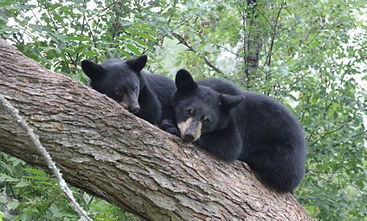 Brother Bears in a Tree anon.JPG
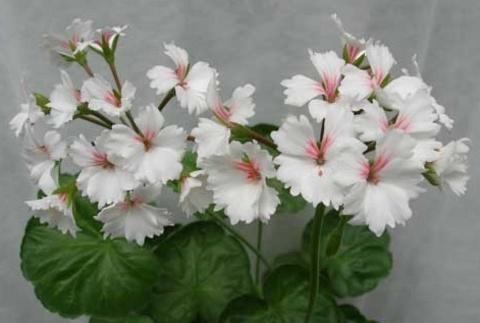 Гвоздикоцветковые, кактусовидные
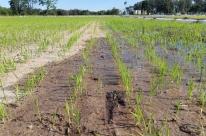 Irrigação vai ajudar agricultores em propriedades do Sul do Estado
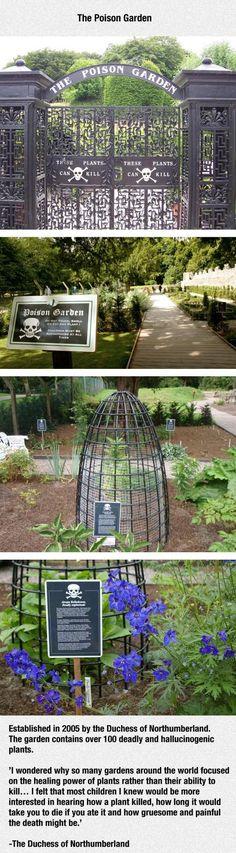 The Poison Garden Contains Over 100 Deadly Plants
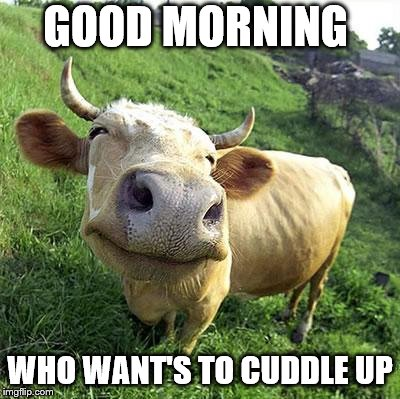 good morning |  GOOD MORNING; WHO WANT'S TO CUDDLE UP | image tagged in cow,good morning,cuddle,memes,meme,funny animals | made w/ Imgflip meme maker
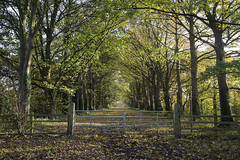 Gateway To Autumn (David Chennell - DavidC.Photography) Tags: brimstage causeway trees autumn gate gateway wirral cheshire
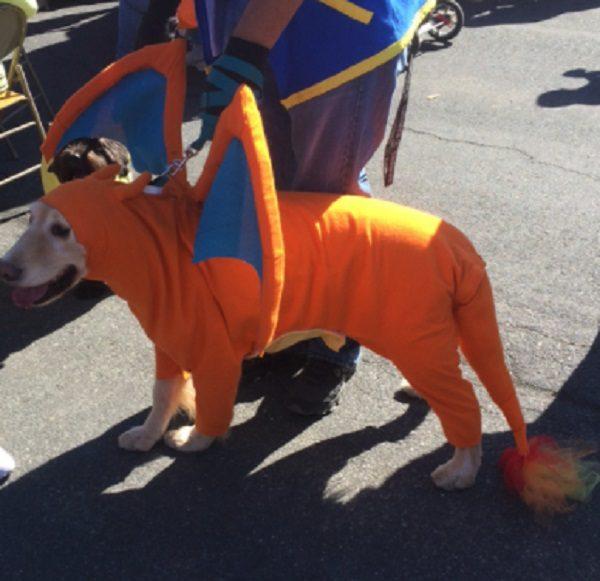 Dog Dressed as Charizard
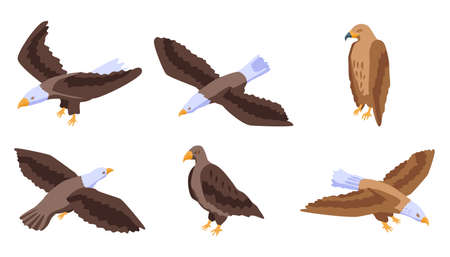 Eagle icons set, isometric style Archivio Fotografico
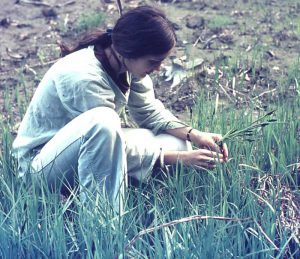 Robyn Francis, 1975, foraging in Bavaria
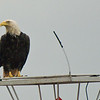 Bald Eagle on bouy near Juneau, AK.
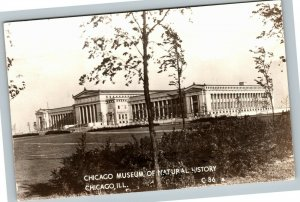 RPPC of Chicago IL, Museum Of Natural History, Illinois c1947 Postcard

..............................

## WORK TASK
All records should be output exactly, with the pictures left out.

## ANSWER BOX
 Brother Bears in a Tree anon.JPG
 Гвоздикоцветковые, кактусовидные
 Irrigação vai ajudar agricultores em propriedades do Sul do Estado
 The Poison Garden Contains Over 100 Deadly Plants
 good morning |  GOOD MORNING; WHO WANT'S TO CUDDLE UP | image tagged in cow,good morning,cuddle,memes,meme,funny animals | made w/ Imgflip meme maker
 Gateway To Autumn (David Chennell - DavidC.Photography) Tags: brimstage causeway trees autumn gate gateway wirral cheshire
 Dog Dressed as Charizard
 Eagle icons set, isometric style Archivio Fotografico
 Robyn Francis, 1975, foraging in Bavaria
 Bald Eagle on bouy near Juneau, AK.
 RPPC of Chicago IL, Museum Of Natural History, Illinois c1947 Postcard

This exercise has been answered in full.